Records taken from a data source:
^^^^^^^^^^^^^^^^
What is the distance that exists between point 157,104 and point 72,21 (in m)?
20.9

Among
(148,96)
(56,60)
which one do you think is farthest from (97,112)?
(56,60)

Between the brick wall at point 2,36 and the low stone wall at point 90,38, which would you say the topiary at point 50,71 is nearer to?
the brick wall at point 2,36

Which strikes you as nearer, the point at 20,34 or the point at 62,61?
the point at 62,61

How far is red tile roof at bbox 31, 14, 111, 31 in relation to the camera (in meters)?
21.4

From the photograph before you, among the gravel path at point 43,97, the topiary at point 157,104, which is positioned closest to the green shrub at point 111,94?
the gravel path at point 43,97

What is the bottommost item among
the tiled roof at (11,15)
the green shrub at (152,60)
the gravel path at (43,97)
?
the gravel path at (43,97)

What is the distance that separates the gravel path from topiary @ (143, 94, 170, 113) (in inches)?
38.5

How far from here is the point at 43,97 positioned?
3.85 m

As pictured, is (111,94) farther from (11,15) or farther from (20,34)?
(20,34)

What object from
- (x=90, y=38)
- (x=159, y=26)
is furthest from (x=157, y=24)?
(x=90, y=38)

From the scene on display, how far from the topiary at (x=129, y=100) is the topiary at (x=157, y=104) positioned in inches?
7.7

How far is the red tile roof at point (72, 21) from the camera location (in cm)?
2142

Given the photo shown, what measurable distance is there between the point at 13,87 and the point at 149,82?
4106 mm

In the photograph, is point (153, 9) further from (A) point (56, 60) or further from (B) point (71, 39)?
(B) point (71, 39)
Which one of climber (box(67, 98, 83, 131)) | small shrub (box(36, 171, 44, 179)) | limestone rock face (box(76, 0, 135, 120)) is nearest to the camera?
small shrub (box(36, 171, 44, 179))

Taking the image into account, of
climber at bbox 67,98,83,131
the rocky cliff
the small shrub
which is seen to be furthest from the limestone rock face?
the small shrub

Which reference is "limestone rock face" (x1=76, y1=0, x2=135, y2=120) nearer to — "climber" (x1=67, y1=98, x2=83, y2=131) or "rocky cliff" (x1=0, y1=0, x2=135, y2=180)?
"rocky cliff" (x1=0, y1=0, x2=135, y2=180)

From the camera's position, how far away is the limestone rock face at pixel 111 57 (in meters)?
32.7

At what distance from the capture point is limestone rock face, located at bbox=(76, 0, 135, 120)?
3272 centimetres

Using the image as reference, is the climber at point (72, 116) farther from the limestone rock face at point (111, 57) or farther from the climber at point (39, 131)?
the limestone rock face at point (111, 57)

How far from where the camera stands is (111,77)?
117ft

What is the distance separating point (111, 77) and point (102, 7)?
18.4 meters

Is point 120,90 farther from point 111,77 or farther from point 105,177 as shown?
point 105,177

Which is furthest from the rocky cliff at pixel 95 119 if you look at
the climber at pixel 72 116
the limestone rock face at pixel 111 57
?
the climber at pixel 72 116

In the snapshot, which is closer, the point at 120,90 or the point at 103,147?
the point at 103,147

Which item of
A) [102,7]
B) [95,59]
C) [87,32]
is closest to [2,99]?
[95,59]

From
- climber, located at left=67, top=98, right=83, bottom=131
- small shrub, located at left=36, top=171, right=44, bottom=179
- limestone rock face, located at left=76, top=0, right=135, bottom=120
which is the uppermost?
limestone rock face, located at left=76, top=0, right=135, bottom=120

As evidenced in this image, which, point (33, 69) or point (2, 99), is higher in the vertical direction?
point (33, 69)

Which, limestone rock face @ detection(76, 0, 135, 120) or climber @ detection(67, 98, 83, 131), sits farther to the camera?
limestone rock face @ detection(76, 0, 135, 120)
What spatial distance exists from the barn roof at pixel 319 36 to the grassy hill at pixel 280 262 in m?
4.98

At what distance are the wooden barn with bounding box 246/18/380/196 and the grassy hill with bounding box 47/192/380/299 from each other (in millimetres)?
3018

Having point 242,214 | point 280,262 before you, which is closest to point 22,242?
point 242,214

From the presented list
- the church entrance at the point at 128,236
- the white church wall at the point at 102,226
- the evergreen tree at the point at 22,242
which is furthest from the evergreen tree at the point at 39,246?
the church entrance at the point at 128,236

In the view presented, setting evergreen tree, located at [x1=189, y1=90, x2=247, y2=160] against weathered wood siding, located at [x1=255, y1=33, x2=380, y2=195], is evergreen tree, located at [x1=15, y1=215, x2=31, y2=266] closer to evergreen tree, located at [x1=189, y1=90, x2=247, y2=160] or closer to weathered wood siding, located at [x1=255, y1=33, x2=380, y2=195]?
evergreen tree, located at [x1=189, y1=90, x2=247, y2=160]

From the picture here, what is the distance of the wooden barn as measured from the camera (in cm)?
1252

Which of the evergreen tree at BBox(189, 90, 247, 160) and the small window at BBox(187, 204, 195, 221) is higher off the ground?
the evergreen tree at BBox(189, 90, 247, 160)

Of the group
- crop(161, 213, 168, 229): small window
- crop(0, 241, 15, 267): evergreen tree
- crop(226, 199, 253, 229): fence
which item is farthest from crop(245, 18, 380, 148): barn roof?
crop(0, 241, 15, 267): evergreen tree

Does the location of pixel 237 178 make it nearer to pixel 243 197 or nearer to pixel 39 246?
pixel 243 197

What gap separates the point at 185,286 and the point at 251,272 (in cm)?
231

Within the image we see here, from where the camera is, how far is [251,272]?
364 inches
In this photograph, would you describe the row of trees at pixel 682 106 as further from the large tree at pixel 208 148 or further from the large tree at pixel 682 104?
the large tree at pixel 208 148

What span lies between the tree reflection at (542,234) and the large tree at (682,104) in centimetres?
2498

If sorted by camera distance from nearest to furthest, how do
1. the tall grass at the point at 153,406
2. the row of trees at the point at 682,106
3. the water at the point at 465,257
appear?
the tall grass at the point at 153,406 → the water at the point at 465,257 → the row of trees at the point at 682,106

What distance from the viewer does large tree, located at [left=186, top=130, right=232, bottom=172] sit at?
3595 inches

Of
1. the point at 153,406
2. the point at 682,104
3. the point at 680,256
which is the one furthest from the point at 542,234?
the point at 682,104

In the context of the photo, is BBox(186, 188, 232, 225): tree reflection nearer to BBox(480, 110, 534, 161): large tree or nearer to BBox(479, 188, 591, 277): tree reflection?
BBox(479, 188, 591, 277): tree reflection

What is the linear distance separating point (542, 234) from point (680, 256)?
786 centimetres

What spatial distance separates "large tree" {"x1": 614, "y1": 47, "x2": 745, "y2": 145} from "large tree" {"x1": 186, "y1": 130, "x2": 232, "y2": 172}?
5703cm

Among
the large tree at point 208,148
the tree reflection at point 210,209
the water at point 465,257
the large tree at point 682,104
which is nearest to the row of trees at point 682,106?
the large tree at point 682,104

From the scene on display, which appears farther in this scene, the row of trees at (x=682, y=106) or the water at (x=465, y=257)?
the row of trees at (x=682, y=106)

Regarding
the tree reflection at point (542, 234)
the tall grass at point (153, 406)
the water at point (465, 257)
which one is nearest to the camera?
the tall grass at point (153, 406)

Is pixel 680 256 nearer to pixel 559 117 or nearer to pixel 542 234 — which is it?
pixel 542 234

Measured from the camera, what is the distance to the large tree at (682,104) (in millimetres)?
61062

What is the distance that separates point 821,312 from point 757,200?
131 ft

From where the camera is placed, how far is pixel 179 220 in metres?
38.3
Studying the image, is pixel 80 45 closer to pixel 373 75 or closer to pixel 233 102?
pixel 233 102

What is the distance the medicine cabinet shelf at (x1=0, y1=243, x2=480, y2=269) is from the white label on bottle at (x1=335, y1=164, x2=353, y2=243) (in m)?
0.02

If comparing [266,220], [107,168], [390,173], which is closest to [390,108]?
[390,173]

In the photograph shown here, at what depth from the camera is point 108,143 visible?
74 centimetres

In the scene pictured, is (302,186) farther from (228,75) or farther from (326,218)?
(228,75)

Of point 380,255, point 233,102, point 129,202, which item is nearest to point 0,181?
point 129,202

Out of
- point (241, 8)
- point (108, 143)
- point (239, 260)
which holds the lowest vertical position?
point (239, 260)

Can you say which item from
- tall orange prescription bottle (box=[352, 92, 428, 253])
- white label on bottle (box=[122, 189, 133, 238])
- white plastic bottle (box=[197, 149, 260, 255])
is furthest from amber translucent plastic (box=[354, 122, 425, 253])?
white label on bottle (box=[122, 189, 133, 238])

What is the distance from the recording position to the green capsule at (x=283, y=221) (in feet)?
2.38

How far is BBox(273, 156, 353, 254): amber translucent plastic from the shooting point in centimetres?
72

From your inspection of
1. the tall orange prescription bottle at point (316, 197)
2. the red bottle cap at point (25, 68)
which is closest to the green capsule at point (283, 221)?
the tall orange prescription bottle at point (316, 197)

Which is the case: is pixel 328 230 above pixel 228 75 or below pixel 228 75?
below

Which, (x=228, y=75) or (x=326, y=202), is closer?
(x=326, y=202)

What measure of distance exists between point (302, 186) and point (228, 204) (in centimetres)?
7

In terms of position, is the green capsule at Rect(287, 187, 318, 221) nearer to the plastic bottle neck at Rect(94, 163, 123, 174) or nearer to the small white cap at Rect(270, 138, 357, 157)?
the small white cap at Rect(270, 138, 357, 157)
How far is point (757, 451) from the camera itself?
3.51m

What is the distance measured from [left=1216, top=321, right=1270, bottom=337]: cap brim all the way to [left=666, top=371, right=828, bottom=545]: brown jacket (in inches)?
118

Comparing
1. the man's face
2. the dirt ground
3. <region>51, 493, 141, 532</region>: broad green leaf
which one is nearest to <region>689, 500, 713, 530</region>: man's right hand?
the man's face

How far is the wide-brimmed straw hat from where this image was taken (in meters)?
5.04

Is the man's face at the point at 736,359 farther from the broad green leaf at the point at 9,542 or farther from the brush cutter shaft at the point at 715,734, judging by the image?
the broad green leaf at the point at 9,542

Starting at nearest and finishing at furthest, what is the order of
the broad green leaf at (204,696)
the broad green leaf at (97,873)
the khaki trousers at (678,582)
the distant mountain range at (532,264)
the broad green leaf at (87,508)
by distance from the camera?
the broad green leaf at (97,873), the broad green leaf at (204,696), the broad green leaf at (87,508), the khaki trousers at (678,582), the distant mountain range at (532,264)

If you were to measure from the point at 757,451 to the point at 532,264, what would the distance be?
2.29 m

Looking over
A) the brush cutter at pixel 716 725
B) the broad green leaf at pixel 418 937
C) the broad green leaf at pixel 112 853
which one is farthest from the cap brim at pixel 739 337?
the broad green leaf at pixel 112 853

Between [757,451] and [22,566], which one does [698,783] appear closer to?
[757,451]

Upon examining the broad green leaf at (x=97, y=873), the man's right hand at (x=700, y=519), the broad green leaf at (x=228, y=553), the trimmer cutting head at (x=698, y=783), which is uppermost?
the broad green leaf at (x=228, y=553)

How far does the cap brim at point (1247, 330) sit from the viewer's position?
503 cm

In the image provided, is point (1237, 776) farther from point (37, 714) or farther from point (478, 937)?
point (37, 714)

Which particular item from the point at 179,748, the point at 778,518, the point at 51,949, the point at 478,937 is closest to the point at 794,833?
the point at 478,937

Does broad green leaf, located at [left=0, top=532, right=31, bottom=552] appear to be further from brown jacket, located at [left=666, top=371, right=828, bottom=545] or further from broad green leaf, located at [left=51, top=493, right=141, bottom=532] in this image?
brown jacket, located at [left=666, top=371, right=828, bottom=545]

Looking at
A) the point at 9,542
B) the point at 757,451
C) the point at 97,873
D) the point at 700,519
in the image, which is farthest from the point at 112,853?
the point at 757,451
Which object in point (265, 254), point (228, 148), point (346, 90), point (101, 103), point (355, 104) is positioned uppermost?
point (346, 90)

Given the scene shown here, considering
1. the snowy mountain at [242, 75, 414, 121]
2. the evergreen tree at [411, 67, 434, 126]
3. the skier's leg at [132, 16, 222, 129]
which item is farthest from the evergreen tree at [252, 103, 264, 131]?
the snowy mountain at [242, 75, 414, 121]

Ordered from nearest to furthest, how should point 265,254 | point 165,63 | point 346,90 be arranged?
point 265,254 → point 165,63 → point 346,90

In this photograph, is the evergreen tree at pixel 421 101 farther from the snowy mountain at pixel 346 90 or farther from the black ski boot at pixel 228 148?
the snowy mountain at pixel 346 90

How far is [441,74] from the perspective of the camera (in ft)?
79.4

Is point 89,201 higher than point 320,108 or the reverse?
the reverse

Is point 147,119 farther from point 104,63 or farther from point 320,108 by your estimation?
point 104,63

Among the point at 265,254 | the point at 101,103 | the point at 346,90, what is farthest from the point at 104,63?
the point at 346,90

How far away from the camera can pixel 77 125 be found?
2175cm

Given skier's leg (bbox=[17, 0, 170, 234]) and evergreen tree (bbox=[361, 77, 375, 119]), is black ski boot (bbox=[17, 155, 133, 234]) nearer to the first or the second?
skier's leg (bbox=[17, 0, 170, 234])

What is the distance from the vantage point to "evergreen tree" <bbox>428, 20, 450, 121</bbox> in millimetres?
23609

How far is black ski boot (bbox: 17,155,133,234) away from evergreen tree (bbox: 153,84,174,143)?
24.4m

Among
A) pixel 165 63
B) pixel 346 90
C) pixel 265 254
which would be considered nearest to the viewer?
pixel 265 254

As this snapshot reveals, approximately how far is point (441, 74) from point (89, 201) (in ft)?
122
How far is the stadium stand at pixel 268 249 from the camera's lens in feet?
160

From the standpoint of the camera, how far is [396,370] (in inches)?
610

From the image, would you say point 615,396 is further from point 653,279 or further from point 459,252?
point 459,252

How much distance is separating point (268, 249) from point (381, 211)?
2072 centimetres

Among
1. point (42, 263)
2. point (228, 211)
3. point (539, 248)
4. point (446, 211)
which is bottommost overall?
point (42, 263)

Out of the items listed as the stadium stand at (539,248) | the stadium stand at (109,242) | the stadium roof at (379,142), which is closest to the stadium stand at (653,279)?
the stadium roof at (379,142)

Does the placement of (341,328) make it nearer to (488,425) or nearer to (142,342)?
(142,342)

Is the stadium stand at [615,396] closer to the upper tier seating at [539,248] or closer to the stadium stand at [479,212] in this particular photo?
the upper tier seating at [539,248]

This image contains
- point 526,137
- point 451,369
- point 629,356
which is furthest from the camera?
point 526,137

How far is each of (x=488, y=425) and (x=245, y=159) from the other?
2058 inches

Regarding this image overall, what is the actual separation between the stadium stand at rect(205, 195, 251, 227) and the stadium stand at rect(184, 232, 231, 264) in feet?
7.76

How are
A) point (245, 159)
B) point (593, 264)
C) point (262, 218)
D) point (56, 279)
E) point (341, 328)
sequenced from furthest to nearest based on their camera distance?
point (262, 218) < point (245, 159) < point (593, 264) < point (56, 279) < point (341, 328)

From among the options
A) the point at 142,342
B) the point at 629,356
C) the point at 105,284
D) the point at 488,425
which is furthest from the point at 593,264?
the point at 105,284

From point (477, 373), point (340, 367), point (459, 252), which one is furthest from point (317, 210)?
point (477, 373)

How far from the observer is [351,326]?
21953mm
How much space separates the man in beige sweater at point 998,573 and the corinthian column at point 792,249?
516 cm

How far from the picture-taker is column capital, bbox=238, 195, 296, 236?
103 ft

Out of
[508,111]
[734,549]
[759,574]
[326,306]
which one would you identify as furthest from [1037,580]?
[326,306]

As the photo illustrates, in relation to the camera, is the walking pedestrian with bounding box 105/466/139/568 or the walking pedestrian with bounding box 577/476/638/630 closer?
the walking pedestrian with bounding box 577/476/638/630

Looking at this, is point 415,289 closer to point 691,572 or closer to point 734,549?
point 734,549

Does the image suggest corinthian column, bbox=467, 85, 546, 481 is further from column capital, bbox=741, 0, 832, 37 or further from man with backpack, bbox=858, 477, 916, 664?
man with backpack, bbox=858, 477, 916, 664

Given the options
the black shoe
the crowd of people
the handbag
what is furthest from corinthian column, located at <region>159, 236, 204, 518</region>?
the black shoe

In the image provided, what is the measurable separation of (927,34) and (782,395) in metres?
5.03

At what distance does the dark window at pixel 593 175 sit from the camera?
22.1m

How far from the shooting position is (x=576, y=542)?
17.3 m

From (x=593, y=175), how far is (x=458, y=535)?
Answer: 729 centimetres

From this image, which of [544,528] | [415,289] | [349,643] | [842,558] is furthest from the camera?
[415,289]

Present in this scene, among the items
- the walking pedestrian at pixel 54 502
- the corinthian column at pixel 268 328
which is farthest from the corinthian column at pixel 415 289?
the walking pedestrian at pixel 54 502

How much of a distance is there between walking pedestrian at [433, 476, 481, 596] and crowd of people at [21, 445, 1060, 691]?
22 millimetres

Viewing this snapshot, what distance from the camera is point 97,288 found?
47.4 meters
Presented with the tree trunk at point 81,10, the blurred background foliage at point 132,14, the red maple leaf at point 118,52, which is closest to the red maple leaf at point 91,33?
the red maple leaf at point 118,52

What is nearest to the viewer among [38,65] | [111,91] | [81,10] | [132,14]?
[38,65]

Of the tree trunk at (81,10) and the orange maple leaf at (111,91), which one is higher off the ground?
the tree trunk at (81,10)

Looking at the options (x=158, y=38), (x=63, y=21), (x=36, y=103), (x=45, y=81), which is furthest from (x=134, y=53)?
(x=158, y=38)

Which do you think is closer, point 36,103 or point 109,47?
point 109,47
^^^^^^^^^^^^^^^^
> _The exercise_: Please copy word for word the lines above, from the one containing "What is the distance that separates the" through the one containing "3272 centimetres", including both of those lines.

> _Solution to this exercise_:
What is the distance that separates the gravel path from topiary @ (143, 94, 170, 113) (in inches)?
38.5

How far from here is the point at 43,97 positioned?
3.85 m

As pictured, is (111,94) farther from (11,15) or farther from (20,34)?
(20,34)

What object from
- (x=90, y=38)
- (x=159, y=26)
is furthest from (x=157, y=24)?
(x=90, y=38)

From the scene on display, how far from the topiary at (x=129, y=100) is the topiary at (x=157, y=104) positioned in inches?
7.7

How far is the red tile roof at point (72, 21) from the camera location (in cm)?
2142

Given the photo shown, what measurable distance is there between the point at 13,87 and the point at 149,82?
4106 mm

In the photograph, is point (153, 9) further from (A) point (56, 60) or further from (B) point (71, 39)?
(B) point (71, 39)
Which one of climber (box(67, 98, 83, 131)) | small shrub (box(36, 171, 44, 179)) | limestone rock face (box(76, 0, 135, 120)) is nearest to the camera?
small shrub (box(36, 171, 44, 179))

Taking the image into account, of
climber at bbox 67,98,83,131
the rocky cliff
the small shrub
which is seen to be furthest from the limestone rock face?
the small shrub

Which reference is "limestone rock face" (x1=76, y1=0, x2=135, y2=120) nearer to — "climber" (x1=67, y1=98, x2=83, y2=131) or "rocky cliff" (x1=0, y1=0, x2=135, y2=180)?
"rocky cliff" (x1=0, y1=0, x2=135, y2=180)

From the camera's position, how far away is the limestone rock face at pixel 111 57 (in meters)?
32.7

At what distance from the capture point is limestone rock face, located at bbox=(76, 0, 135, 120)?
3272 centimetres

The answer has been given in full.